━━ Records

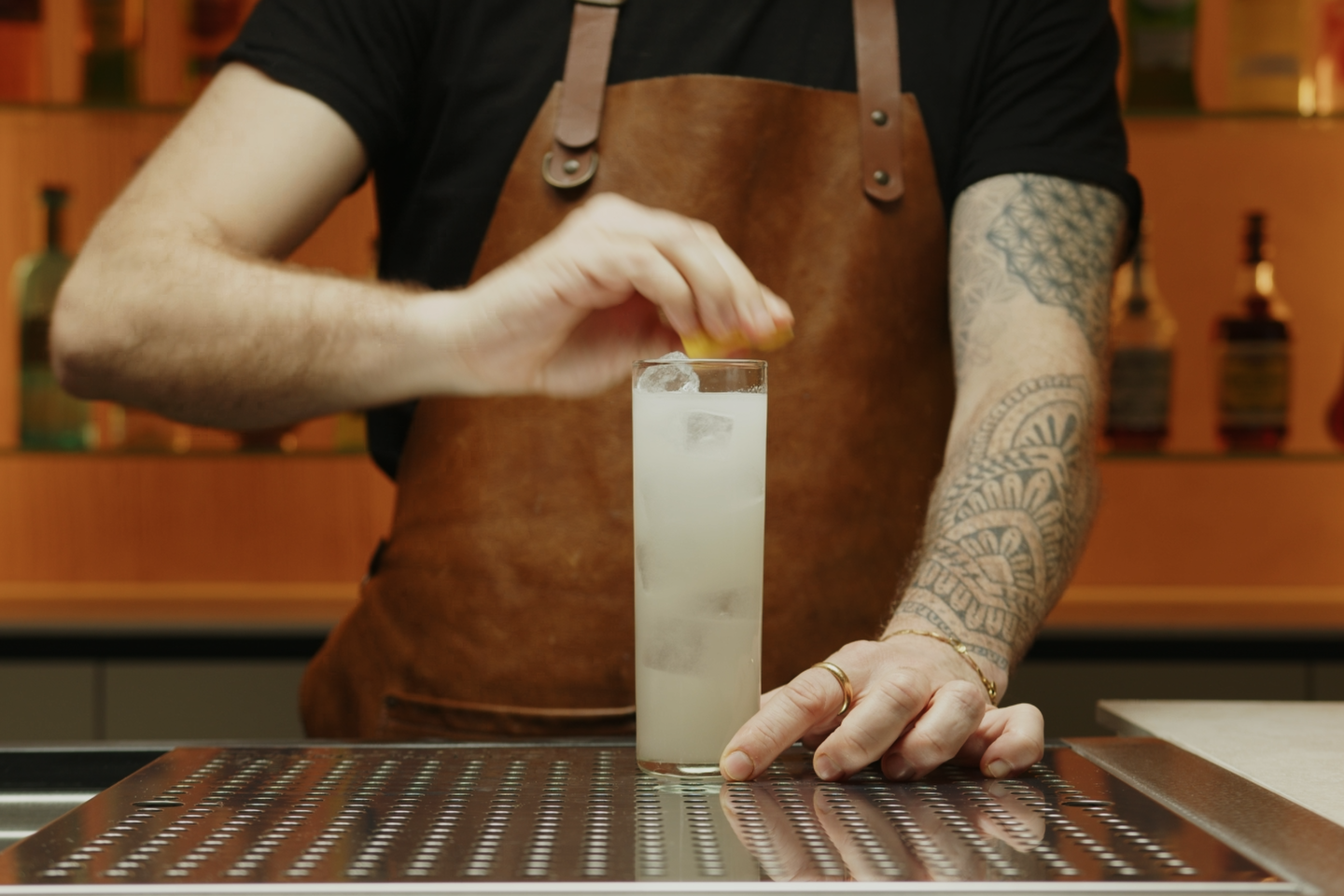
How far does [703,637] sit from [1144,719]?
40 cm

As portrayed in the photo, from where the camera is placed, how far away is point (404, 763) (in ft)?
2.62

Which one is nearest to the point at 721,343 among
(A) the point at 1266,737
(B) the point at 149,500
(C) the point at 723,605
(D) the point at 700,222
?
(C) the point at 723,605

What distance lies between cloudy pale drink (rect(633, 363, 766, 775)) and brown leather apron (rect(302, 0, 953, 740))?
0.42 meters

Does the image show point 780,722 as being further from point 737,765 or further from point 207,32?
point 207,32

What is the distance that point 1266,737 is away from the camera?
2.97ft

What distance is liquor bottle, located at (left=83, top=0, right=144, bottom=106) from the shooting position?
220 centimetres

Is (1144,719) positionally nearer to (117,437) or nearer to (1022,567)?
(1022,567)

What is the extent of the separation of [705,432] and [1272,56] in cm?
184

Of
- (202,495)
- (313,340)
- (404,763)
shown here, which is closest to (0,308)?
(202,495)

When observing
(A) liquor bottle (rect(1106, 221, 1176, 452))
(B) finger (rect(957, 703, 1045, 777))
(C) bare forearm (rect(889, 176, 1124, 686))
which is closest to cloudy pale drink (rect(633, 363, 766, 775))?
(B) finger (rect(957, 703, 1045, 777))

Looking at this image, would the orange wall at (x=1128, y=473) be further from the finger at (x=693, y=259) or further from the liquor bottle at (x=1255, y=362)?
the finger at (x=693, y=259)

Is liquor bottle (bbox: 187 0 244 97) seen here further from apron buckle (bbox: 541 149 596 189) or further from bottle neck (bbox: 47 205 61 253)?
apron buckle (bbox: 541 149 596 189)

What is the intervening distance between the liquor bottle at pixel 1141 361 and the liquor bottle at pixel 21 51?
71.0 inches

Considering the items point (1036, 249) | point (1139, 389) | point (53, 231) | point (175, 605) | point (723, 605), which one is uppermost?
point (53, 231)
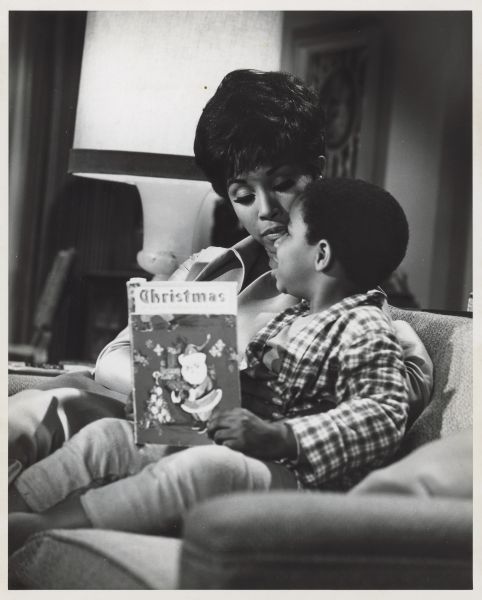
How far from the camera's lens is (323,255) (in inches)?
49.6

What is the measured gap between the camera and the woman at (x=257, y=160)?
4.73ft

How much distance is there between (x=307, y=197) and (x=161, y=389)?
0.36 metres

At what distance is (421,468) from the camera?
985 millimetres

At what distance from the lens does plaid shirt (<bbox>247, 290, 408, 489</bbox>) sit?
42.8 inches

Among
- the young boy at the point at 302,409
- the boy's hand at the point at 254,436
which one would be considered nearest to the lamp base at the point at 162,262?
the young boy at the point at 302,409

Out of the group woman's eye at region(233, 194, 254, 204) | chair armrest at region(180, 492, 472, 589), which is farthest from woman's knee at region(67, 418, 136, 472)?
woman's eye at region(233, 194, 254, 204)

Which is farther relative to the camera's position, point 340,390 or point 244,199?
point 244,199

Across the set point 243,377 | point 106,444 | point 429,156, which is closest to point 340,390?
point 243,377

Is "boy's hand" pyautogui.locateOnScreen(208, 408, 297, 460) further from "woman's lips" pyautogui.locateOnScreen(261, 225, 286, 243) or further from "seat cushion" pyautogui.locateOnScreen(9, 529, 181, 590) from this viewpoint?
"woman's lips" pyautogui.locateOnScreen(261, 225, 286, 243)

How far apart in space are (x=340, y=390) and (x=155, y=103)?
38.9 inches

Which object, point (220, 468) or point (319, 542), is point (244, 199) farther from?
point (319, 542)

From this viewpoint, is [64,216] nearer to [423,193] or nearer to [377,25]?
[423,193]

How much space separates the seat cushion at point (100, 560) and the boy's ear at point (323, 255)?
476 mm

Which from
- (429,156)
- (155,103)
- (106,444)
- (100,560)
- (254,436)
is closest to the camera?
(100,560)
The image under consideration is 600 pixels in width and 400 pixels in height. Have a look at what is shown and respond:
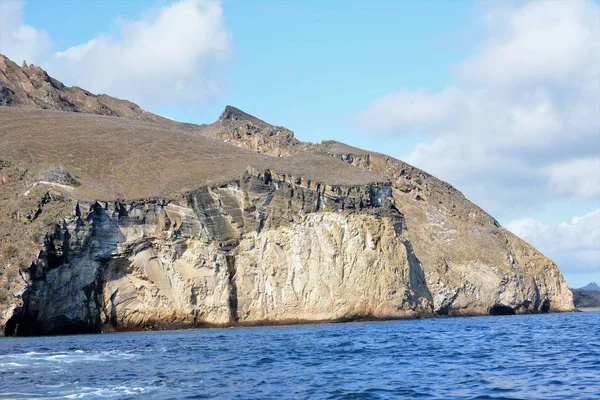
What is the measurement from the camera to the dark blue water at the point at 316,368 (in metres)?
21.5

━━━━

■ Exercise brief: Print all of the records shown above exactly, leaving out each picture.

■ Response to the task:
How far does [703,637] sit from [1144,719]?
40 cm

As portrayed in the photo, from where the camera is placed, how far away is point (404, 763) (in ft)?
2.62

Which one is nearest to the point at 721,343 among
(A) the point at 1266,737
(B) the point at 149,500
(C) the point at 723,605
(D) the point at 700,222
?
(C) the point at 723,605

What distance lies between cloudy pale drink (rect(633, 363, 766, 775)) and brown leather apron (rect(302, 0, 953, 740))?
0.42 meters

Does the image show point 780,722 as being further from point 737,765 or further from point 207,32?
point 207,32

What is the distance that point 1266,737 is away from the camera?
2.97ft

What distance is liquor bottle, located at (left=83, top=0, right=144, bottom=106) from the shooting position?
220 centimetres

Is (1144,719) positionally nearer to (117,437) or nearer to (1022,567)?
(1022,567)

What is the extent of the separation of [705,432] and [1272,56] in cm?
184

Of
- (202,495)
- (313,340)
- (404,763)
shown here, which is closest to (0,308)?
(202,495)

When observing
(A) liquor bottle (rect(1106, 221, 1176, 452))
(B) finger (rect(957, 703, 1045, 777))
(C) bare forearm (rect(889, 176, 1124, 686))
which is closest to cloudy pale drink (rect(633, 363, 766, 775))?
(B) finger (rect(957, 703, 1045, 777))

Looking at this image, would the orange wall at (x=1128, y=473) be further from the finger at (x=693, y=259) or further from the liquor bottle at (x=1255, y=362)?
the finger at (x=693, y=259)

Is liquor bottle (bbox: 187 0 244 97) seen here further from apron buckle (bbox: 541 149 596 189) or further from bottle neck (bbox: 47 205 61 253)?
apron buckle (bbox: 541 149 596 189)

What is the intervening distance between the liquor bottle at pixel 1141 361 and the liquor bottle at pixel 21 51?
71.0 inches

Considering the items point (1036, 249) | point (1139, 389) | point (53, 231) | point (175, 605) | point (723, 605), which one is uppermost?
point (53, 231)
How far from the camera's lens is (323,255) (in inches)?
49.6

What is the measured gap between the camera and the woman at (x=257, y=160)?
4.73ft

How much distance is there between (x=307, y=197) and (x=161, y=389)?
0.36 metres

At what distance is (421,468) from the camera?
985 millimetres

At what distance from the lens does plaid shirt (<bbox>247, 290, 408, 489</bbox>) sit?
42.8 inches

Among
- the young boy at the point at 302,409
- the boy's hand at the point at 254,436
which one would be considered nearest to the lamp base at the point at 162,262?
the young boy at the point at 302,409

Out of the group woman's eye at region(233, 194, 254, 204) | chair armrest at region(180, 492, 472, 589), which is farthest from woman's knee at region(67, 418, 136, 472)?
woman's eye at region(233, 194, 254, 204)

Which is farther relative to the camera's position, point 340,390 or point 244,199?
point 244,199

Across the set point 243,377 | point 106,444 | point 429,156, which is closest to point 340,390?
point 243,377

Is "boy's hand" pyautogui.locateOnScreen(208, 408, 297, 460) further from "woman's lips" pyautogui.locateOnScreen(261, 225, 286, 243) or further from "seat cushion" pyautogui.locateOnScreen(9, 529, 181, 590) from this viewpoint?
"woman's lips" pyautogui.locateOnScreen(261, 225, 286, 243)

How far apart in space are (x=340, y=390) and (x=155, y=103)?
38.9 inches

Which object, point (220, 468) or point (319, 542), is point (244, 199) farther from?
point (319, 542)

From this viewpoint, is [64,216] nearer to [423,193] or nearer to [377,25]?
[423,193]

How much space separates the seat cushion at point (100, 560) and the boy's ear at point (323, 255)?
476 mm

Which from
- (429,156)
- (155,103)
- (106,444)
- (100,560)
- (254,436)
is closest to the camera?
(100,560)
The image under consideration is 600 pixels in width and 400 pixels in height. Have a look at what is shown and respond:
What is the measurement from the camera to the dark blue water at the point at 316,368 (in metres)?
21.5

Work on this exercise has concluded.